#11,250
Although a few provinces still report H7N9 cases more-or-less when they find them, since February of 2015 real-time reporting of China's cases on a national level has pretty much vanished. Since then, the National Health and Family Planning Commission (NHFPC) has taken to making monthly bulk announcements, with zero details.
A more complete report is eventually forwarded to the World Health Organization, and their report can often fill in some details, but rarely to the degree we were getting just over a year ago.
Keeping track of provincial announcements, media reports, and bulk releases from the NHFPC is Sharon Sanders and her team on FluTrackers, who maintain the most complete line listing of H7N9, H5N1, and MERS cases available online.
Overnight Sharon picked up the latest announcement from the NHFPC (see below), where - buried in the middle of a line list - we find 17 H7N9 cases (7 fatalities) were reported to national authorities during the month of March. Of those, 11 were previously picked up on the FluTrackers H7N9 Line List.
National Health and Family Planning Commission People's Republic of China2016-04-11
March 2016 (at 0:00 on March 1, 2016 to March 31 24), the country (excluding Hong Kong, Macao and Taiwan, the same below) reported a total of 575,400 cases of legal infectious diseases, died 1544 people. Wherein, the CPI infectious diseases as plague, cholera incidence and deaths have been reported. B infectious SARS, polio, highly pathogenic avian influenza and diphtheria morbidity, mortality reports, the remaining 22 infectious diseases were reported incidence of 331,932 cases, 1522 people died. Before the reported incidence of the top five diseases were viral hepatitis, tuberculosis, syphilis, gonorrhea, and bacillary and amoebic dysentery, accounting for 93% of the total reported cases of class B infectious diseases.

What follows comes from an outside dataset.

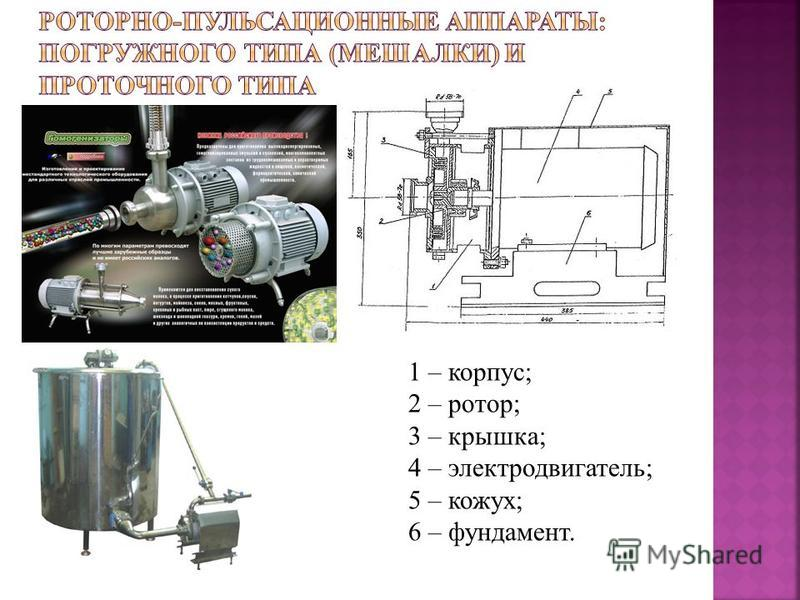 1 – корпус; 2 – ротор; 3 – крышка; 4 – электродвигатель; 5 – кожух; 6 – фундамент.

Over the same period, the country reported a total of 243,468 cases of Class C infectious diseases, the death of 22 people. Wherein filariasis morbidity, mortality reports, the number of reported incidence of the former three diseases were other infectious diarrhea, influenza and foot and mouth disease, accounting for 94% of the total reported cases of class C infectious diseases.